Bundled extensions (roadmap):
| Priority | Extension | Type |
|---|---|---|
| P0 | ext.compose-ssh |
Self-hosted (e2e-framework lineage) |
| P1 | ext.vm-packer |
Self-hosted (build-machines lineage) |
| P2 | ext.daytona-self |
Self-hosted OSS |
| P3 | ext.e2b, ext.modal, ext.daytona |
SaaS + payments |
| P4 | ext.openshell |
Policy runtime wrapper |
Payments layer
For SaaS extensions, sand-boxer provides an integrated payments and metering layer analogous to OpenRouter credits:
| Concern | sand-boxer approach |
|---|---|
| Account credits | Org/workspace balance for sandbox consumption |
| Metering | Per-second, per-creation, GPU surcharge — per extension quote |
| Provider keys | BYOK optional; platform keys for convenience |
| Cost visibility | estimate_cost before create; actuals on destroy |
| Billing events | Export to fin-hub / external billing (consumer, not owner) |
Self-hosted extensions bill infra cost only (host allocation) — no SaaS meter.
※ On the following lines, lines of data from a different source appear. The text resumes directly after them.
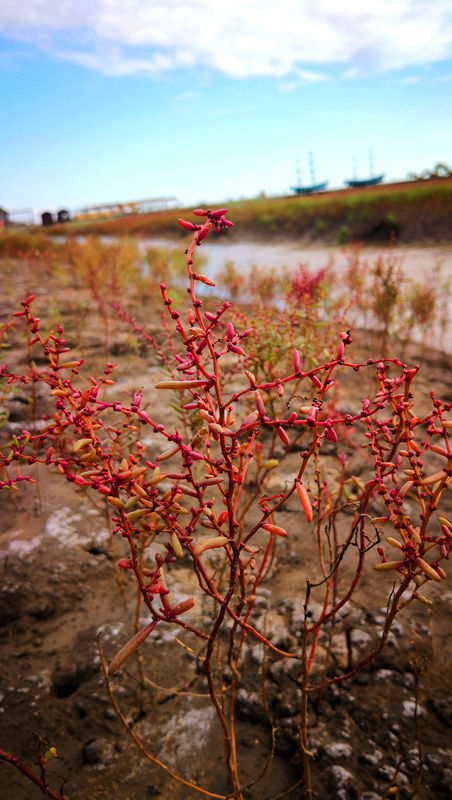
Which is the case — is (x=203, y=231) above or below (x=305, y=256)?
below

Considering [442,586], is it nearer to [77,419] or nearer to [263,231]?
[77,419]

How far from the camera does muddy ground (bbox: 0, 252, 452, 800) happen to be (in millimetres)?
1537

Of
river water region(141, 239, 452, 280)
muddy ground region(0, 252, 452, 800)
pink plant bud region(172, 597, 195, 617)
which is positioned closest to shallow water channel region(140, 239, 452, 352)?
river water region(141, 239, 452, 280)

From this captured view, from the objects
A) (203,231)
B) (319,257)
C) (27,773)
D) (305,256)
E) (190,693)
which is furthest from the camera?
(305,256)

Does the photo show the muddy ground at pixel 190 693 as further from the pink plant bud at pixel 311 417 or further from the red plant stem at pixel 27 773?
the pink plant bud at pixel 311 417

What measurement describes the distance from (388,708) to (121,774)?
2.90ft

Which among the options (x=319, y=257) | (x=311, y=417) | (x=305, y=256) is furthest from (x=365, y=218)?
(x=311, y=417)

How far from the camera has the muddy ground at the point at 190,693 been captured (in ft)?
5.04

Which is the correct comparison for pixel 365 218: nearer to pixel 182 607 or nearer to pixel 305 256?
pixel 305 256

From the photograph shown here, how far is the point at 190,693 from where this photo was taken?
1.55 m

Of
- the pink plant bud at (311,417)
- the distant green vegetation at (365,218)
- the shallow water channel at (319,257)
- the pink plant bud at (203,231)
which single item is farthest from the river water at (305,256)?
the pink plant bud at (311,417)

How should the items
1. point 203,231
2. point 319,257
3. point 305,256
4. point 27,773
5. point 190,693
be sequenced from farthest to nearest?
point 305,256 → point 319,257 → point 190,693 → point 27,773 → point 203,231

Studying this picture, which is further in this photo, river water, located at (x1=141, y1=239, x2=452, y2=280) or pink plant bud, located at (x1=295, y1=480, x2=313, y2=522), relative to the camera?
river water, located at (x1=141, y1=239, x2=452, y2=280)

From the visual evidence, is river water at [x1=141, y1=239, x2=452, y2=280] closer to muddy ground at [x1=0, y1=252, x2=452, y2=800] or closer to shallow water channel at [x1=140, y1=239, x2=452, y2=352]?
shallow water channel at [x1=140, y1=239, x2=452, y2=352]
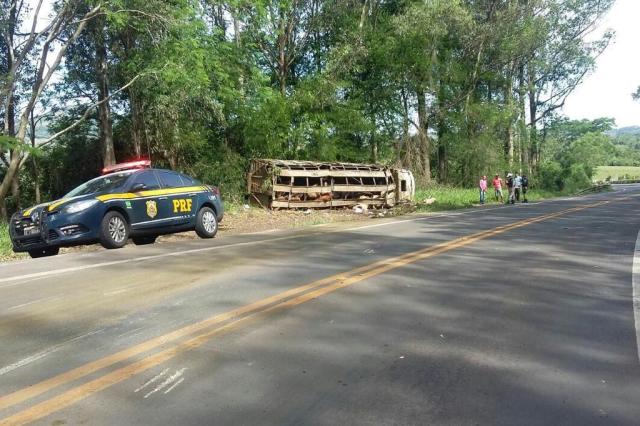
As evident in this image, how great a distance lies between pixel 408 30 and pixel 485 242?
23936 millimetres

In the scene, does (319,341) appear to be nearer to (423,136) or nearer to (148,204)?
(148,204)

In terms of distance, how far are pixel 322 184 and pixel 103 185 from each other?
13353 millimetres

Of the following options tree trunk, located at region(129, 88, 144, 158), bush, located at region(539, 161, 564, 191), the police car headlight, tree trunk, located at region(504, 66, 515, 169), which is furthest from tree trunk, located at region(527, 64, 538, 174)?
the police car headlight

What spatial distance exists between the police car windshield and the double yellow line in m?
5.95

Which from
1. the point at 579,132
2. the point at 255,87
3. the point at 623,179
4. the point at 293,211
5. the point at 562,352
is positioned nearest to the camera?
the point at 562,352

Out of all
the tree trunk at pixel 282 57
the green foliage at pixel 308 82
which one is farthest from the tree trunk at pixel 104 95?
the tree trunk at pixel 282 57

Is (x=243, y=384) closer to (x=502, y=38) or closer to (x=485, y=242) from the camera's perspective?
(x=485, y=242)

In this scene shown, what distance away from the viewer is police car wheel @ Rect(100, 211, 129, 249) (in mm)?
10523

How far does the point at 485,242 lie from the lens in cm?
1098

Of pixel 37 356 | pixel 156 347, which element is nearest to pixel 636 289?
pixel 156 347

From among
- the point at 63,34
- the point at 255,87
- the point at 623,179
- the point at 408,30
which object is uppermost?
the point at 408,30

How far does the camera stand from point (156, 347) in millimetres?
4312

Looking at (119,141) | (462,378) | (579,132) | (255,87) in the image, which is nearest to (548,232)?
(462,378)

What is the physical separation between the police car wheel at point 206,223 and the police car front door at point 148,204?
0.88m
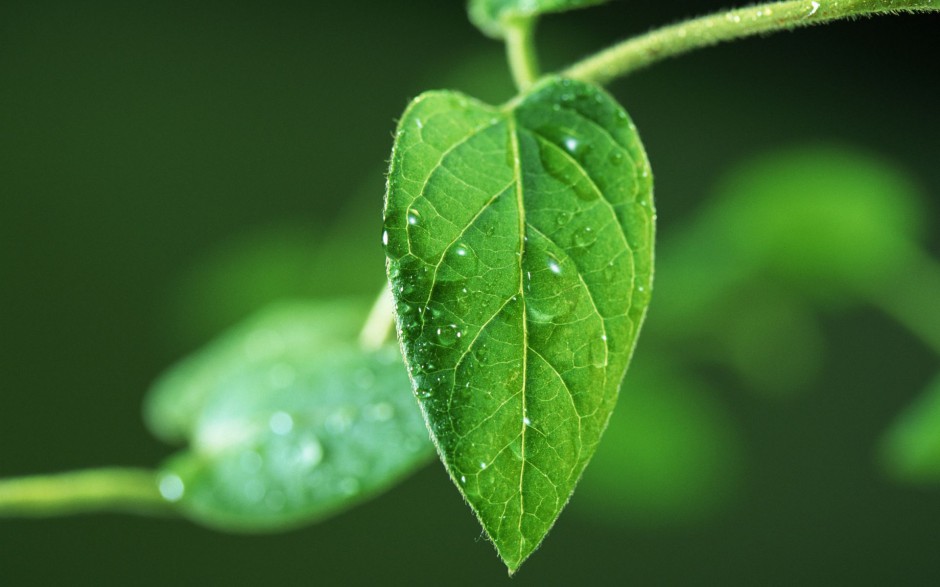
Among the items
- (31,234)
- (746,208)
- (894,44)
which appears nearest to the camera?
(746,208)

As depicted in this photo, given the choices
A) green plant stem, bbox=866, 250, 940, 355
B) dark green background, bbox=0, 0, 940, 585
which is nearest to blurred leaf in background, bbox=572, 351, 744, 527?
green plant stem, bbox=866, 250, 940, 355

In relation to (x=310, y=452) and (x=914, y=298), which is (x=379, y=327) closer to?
(x=310, y=452)

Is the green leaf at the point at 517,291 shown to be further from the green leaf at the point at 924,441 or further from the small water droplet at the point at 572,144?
the green leaf at the point at 924,441

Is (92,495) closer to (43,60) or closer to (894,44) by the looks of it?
(43,60)

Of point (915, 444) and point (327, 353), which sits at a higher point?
Result: point (327, 353)

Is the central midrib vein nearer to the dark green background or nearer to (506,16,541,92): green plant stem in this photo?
(506,16,541,92): green plant stem

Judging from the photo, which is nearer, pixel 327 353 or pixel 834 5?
pixel 834 5

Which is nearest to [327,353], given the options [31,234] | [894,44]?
[31,234]
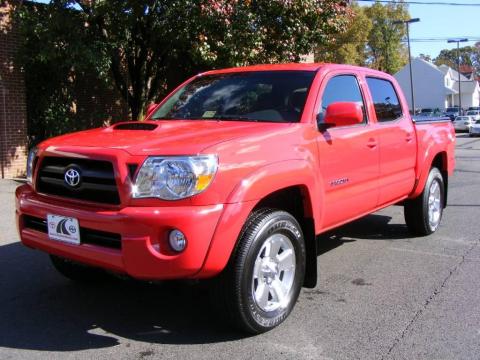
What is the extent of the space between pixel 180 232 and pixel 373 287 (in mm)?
2287

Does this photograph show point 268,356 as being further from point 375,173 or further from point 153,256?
point 375,173

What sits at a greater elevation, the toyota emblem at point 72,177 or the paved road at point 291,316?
the toyota emblem at point 72,177

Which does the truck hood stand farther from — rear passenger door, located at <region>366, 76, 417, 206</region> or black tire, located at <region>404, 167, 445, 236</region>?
black tire, located at <region>404, 167, 445, 236</region>

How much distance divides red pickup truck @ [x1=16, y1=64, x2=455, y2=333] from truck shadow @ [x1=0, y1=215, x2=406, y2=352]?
0.28 meters

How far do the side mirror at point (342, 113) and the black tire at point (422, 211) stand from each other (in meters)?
2.49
Payments is a facility inside sand-boxer, not a general payment processor. Domain billing authority remains elsewhere.
Routing policy (OpenRouter-style)
When multiple extensions satisfy a profile capability:
route:
strategy: prefer-self-hosted | lowest-cost | lowest-latency | explicit
fallback: [ext.compose-ssh, ext.daytona]
constraints:
max_cost_per_hour: null
require_isolation: microvm
region: eu
Default Coulomb posture: prefer-self-hosted on sandboxer01; SaaS for burst or capability gaps (GPU, desktop) once extensions exist.
Security posture (documented limits)
sand-boxer commits to:
- Default-deny network unless profile explicitly allows egress
- Secrets resolved at provision boundary via ops-warden / secret refs
- Blast-radius isolation on dedicated hosts away from Railiance01 production
- Observable lifecycle and attributable actors (
adm/agt/atm) - Honest documentation: allowed tool paths can be abused by compromised agents
sand-boxer does not commit to intent-aware egress filtering in v1.
Phased maturity
| Phase | Deliverable |
|---|---|
| 0 | Charter, research, profile schema, ext.compose-ssh design |
| 1 | Unified API + self-hosted compose-ssh + State Hub registration |
| 2 | Extension SDK + vm-packer + registry entries + routing |
| 3 | SaaS extensions + payments layer |
| 4 | Snapshot/restore + checkpoint profiles |
| 5 | Coulomb-native runtime ("best of brands") informed by extension ops data |
Phase 5 is explicitly later — learn from routing, billing, failure modes, and latency before building owned microVM/control-plane.
Open questions (for workplans)
- Does
execlive in sand-boxer API or only in glas-harness via SSH? - Payments: integrate with existing fin-hub or standalone credits first?
- Profile authorship: repo-local YAML vs hub-managed catalog?
- wise-validator: fork e2e-framework reporter or new contract from day one?
These belong in SAND-WP-0002+ design workplans, not INTENT.md.